One senior probation officer, who did not wish to be named, said: “Collectively the service is having a nervous breakdown and my guess is at least 80 per cent of staff are just looking to get out by any means. The damage is done; there’s worse to come and there’s absolutely nothing that can stop it. I’m pessimistic about the future and it will take a couple of serious murders, prison riots or similar for politicians and the public to take the slightest notice.”
Under the new probation system, low-grade cases of domestic abuse fall under the remit of the CRCs. Plans for private companies to computerise much of the job, requiring offenders to log attendance on a screen rather than meeting an officer face to face, mean years of experience in how to help prevent an escalation of violence may be lost.
Polly Neate, chief executive of Women’s Aid, said she was “very concerned about the implication for the safety of women and children” due to the loss of experience. “Specialist knowledge is of the utmost importance when it comes to working safely with perpetrators and survivors of domestic violence,” she said.
A spokesperson for the Ministry of Justice said the number of people working in the National Probation Service – the part of the service that remains in the public sector – was rising.

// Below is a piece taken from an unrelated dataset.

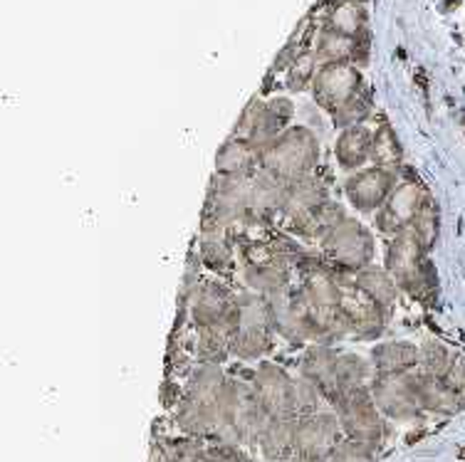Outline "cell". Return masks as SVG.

“Staffing levels in the National Probation Service are closely monitored to ensure public safety. We are on track to have 1,000 officers in training by the middle of this year. The community rehabilitation companies allocate staff as appropriate to ensure medium and low-risk offenders are safely managed.”
Yvonne Patterson, 49, is a probation officer in Scarborough. She has been employed in the sector for 13 years and now works within the National Probation Service.
“There have been a number of people who have left in my area of work. There have been big numbers in other roles. Some staff have chosen to leave, some have taken early retirement when they would have worked on longer but they said, ‘we have had enough’. They don’t want to be part of it. A number at chief officer grade have said they won’t play any part in what the Government’s chosen to do.
Some were really, really good people who have been there for 25 or 30 years. They chose to leave because they could see what it’s turned into. Since the split happened, it’s a very different environment to work in. People that ended up in the community rehabilitation company side were made to feel like they weren’t good enough. They felt very under-valued. It’s not a nice place to be anymore. I used to like going to work, but if something else was to come along I would certainly seriously consider it.”